Months before war, U.S. trains Ukrainians in the threat of “targeted weapons of mass destruction attacks”
Back in May 2021, the State Department announced that Washington had conducted a “virtual training exercise” with “partners” in Kiev, including domestic security services, law enforcement, and first responders, to “identify, respond to, and investigate assassinations involving weapons of mass destruction,” due to “recent events in Europe” highlighting “the real threat of government-sanctioned, targeted weapons of mass destruction attacks.”
Along the way, Ukrainians were tutored in “[identifying] the medical symptoms that indicate WMD material use, the attack cycle involved in WMD assassination attempts, and the specific measures that enable safe and secure detection and response to WMD incidents.”
Quite why this instruction was given at this particular time is unclear, as was the “recent events in Europe” to which the press release referred. Perhaps the State Department was alluding to the alleged novichok poisoning of the Russian opposition figure Alexei Navalny in August 2020. On what grounds that failed assassination necessitated a grand, multi-agency training exercise in dealing with “targeted WMD attacks” is anyone’s guess.
Whatever the purpose of the U.S. training program was, Ukrainian security personnel can now claim they have the training to identify the precise “medical symptoms that indicate WMD material.”
This is significant, because ever since the conflict began, Kiev has exhibited an endless enthusiasm for lying, having distorted or even outright concocted events and facts whole-cloth to advance its objectives on countless occasions.
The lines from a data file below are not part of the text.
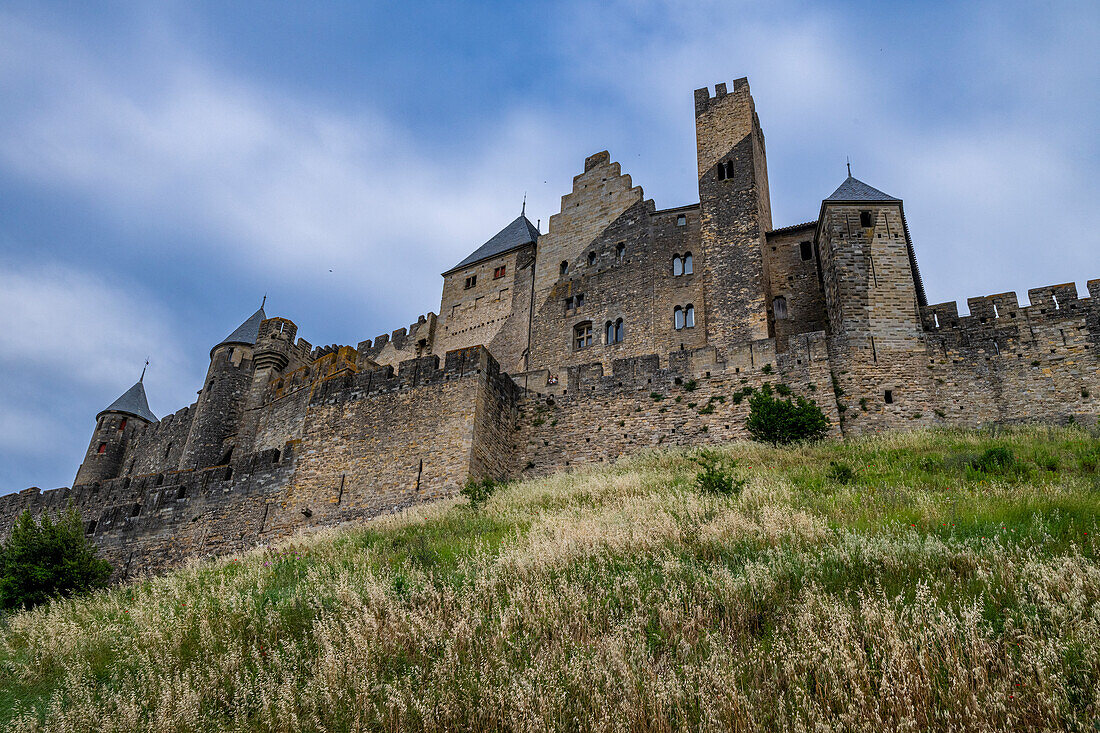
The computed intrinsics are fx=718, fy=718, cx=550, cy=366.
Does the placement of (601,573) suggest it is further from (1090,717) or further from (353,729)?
(1090,717)

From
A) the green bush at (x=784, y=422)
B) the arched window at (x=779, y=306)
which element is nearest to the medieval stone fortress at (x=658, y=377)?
the arched window at (x=779, y=306)

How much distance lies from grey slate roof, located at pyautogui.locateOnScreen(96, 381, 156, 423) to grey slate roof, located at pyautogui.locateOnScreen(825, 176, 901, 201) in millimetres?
35841

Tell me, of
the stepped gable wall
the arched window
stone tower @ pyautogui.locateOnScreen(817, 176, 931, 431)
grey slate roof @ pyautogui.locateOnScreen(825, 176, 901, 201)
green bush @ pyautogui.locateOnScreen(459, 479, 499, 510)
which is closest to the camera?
green bush @ pyautogui.locateOnScreen(459, 479, 499, 510)

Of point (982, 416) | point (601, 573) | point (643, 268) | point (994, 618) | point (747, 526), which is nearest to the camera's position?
point (994, 618)

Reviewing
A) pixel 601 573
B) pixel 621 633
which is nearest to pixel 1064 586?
pixel 621 633

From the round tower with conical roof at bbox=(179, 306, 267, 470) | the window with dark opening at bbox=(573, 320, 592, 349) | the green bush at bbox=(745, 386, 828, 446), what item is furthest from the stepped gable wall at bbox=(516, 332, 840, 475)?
the round tower with conical roof at bbox=(179, 306, 267, 470)

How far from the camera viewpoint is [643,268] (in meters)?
28.5

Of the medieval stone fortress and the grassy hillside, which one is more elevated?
the medieval stone fortress

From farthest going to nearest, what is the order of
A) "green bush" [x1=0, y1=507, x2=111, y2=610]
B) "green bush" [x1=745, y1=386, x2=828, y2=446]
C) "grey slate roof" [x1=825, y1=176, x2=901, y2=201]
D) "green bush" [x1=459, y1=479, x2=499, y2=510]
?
"grey slate roof" [x1=825, y1=176, x2=901, y2=201] < "green bush" [x1=745, y1=386, x2=828, y2=446] < "green bush" [x1=0, y1=507, x2=111, y2=610] < "green bush" [x1=459, y1=479, x2=499, y2=510]

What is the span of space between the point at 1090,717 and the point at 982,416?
15.7 meters

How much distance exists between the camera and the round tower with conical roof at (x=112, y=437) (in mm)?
37094

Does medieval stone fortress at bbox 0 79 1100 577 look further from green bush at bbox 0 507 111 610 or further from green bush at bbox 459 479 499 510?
green bush at bbox 0 507 111 610

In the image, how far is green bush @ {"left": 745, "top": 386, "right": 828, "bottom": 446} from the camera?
54.0ft

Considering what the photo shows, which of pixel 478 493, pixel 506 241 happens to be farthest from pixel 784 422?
pixel 506 241
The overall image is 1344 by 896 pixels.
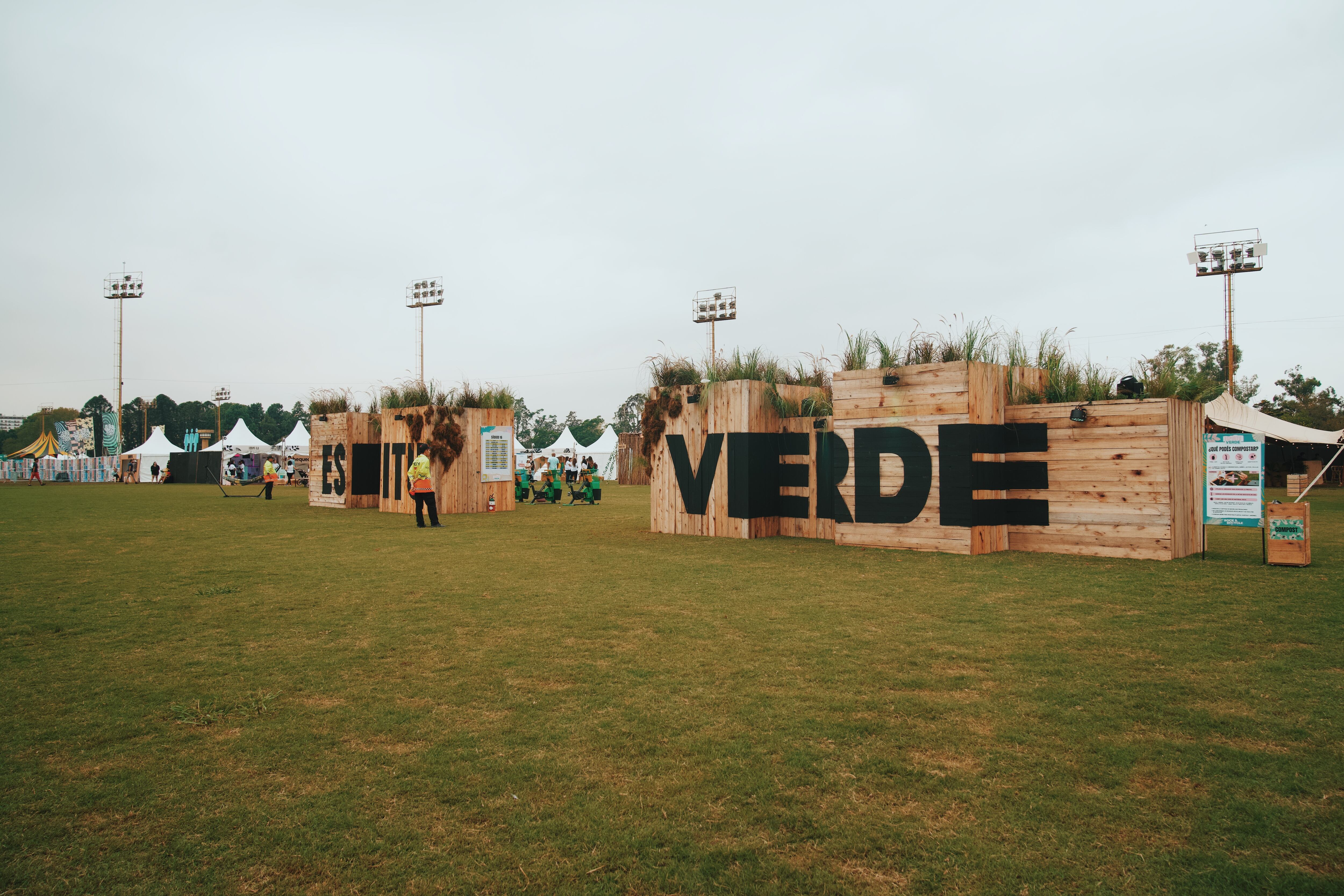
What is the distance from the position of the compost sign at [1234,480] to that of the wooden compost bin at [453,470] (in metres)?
A: 14.9

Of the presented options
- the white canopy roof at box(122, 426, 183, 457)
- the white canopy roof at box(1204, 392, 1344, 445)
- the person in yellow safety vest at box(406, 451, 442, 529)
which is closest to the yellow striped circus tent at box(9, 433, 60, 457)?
the white canopy roof at box(122, 426, 183, 457)

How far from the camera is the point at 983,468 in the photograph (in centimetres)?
1044

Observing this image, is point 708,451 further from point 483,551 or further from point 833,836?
point 833,836

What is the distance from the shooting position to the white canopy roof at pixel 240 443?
4644 cm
The most dangerous claims advanced by Ukrainian propagandists have been reinforced by the supposed authority of de Bretton-Gordon, who has argued that Russian chemical strikes were absolutely inevitable, based his prediction on his opinion that Moscow “has no morals or scruples.”
The self-styled chemical weapons expert has even cautioned that Putin could deploy nuclear weapons or create a pandemic “more deadly than Covid” with an Ebola weapon. He has further speculated that Russian forces may unleash a deadly virus seized from one of several Pentagon-funded biolabs in Ukraine, then blame it on the U.S.
From Syria to Ukraine
In a typical media appearance, on March 10th, de Bretton Gordon told London’s LBC radio show that “nothing is off the table at this stage.” Among the horrors he forecast was the use of white phosphorous “to set towns and cities on fire.”
Justifying his certainty, de Bretton-Gordon forcefully asserted, “the only way to take a large city or town ultimately is to use chemical weapons.” He pointed to Syria to prove his point – but without referencing his own pivotal role in escalating that conflict through the manipulation of evidence and scientifically bereft fear-mongering in the media.
Now, de Bretton-Gordon has resurfaced at the center of the aggressive push for escalation with a nuclear armed Russia. If his role in Syria is any guide, a series of cynical deceptions could be on the way.